That’s definitely one side of the argument.

The other side is that cryptocurrencies were invented as a means of protecting yourself from the criminal bumbling and overreach of moribund, inefficient governments. A Federal Reserve promoted cryptocurrency would technically be a stablecoin because being tied directly to the US dollar would produce stability in its fluctuations, but it fails to observe most of the key problems that bitcoin was meant to resolve—namely, inflation and value degeneration by a central government. But the use of the blockchain in this context adds an extra worrisome element:

“A Federal Reserve created digital coin could be one of the most dangerous steps ever taken by a government agency. It would put in the hands of the government the potential to create a digital currency with the ability to track all transactions in an economy—and prohibit transactions for any reason. In terms of future individual freedom, this would be a nightmare,” said Blogger Robert Wenzel.

That element is the blockchain itself, which requires a consensus mechanism to verify every transaction. This would require some government body to give the nod to every transaction you make on the blockchain. Imagine a hard month where you have to decide between your student loan payment or feeding your kids—now imagine a government body taking that decision away from you, and forcing a soul-crushing appeals process that will take 6-8 weeks with the backlog. We need less bureaucracy. Not more.

Contrast that with this quote from Moore.

“The benefits to the treasury would accrue into many billions of dollars in innumerable ways. Societal benefits would be created as well; a digital dollar would be difficult to use for crimes and funding terrorism for example. This milestone is the ultimate endorsement that cryptocurrency and blockchain are here to stay. We look forward to offering our platform to U.S. banks and then to global banks so that they can meet the requirements for a digital USD wallet.”

What you get when you boil it down to its core essentials is that the government gets complete control over the economy, from the figurative digital printing press to accepting or denying how the currency gets used. That way, they can stomp out crime and promote positive habits that serve their interests, including giving government insight into your life and spending habits—an insight that history has proven we can’t trust them to use responsibly.

Imagine the campaign that comes along with the rollout. It’ll be a rehash of George W. Bush’s old political blathering following the passage of the USA PATRIOT Act: If you have nothing to hide then you have nothing to worry about.

And that’s not even getting into problems associated with scaling the technology: imagine punching in your US-Fedcoin app into your phone and waiting ten minutes (or more – this is government we’re talking about here) for the block to close so you can pick up your morning coffee. Hard pass.

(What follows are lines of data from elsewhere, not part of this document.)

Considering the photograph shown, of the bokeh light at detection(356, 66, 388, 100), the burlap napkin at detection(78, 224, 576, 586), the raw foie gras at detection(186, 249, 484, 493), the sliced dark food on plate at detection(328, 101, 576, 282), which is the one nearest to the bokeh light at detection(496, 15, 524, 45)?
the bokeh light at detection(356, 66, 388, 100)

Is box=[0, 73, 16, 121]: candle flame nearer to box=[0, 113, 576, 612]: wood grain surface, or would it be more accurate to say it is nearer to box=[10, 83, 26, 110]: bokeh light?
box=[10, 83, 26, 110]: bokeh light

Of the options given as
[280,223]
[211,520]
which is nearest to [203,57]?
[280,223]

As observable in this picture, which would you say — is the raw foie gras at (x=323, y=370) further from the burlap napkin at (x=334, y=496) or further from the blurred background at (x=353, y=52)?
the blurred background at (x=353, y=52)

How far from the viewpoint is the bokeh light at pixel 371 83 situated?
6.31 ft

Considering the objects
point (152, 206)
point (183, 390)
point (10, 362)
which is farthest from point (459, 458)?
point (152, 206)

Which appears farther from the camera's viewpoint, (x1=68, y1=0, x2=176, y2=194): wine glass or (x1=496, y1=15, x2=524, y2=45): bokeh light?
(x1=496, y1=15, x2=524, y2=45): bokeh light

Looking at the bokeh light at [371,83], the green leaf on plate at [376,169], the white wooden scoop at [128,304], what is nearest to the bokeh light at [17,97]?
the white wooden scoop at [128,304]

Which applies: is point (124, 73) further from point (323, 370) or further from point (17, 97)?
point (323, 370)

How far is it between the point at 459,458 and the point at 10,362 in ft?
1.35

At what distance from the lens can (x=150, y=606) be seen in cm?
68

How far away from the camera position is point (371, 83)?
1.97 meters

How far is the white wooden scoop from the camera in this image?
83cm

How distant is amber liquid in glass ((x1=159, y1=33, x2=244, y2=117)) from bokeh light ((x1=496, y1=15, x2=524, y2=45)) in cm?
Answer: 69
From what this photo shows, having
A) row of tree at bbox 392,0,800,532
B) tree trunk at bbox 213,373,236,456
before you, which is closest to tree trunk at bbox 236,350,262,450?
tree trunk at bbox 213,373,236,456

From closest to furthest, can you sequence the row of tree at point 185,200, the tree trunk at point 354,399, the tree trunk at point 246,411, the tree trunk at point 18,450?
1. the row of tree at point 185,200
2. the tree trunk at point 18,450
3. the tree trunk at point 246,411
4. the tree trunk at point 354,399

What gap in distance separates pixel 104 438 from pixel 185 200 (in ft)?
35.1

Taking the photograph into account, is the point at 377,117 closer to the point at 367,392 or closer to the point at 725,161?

For right now, though, the establishment of these products is intended to simplify the cost and process of distributing the millions of stimulus payments contemplated by the bill, but the effects of this move will be far reaching. The complexity behind establishing the cryptocurrency meant they couldn’t cram it into the first bill, but NetCents management believes that adoption is a foregone conclusion.

The bill is expected to establish a digital dollar defined as a “balance expressed as a dollar value consisting of digital ledger entries that are recorded as liabilities in the accounts of any Federal Reserve Bank or … an electronic unit of value, redeemable by an eligible financial institution.” The continues on to define a digital wallet and a requirement for U.S. chartered banks to get onboard with the project by carrying the wallet.

NetCents has developed the support software already.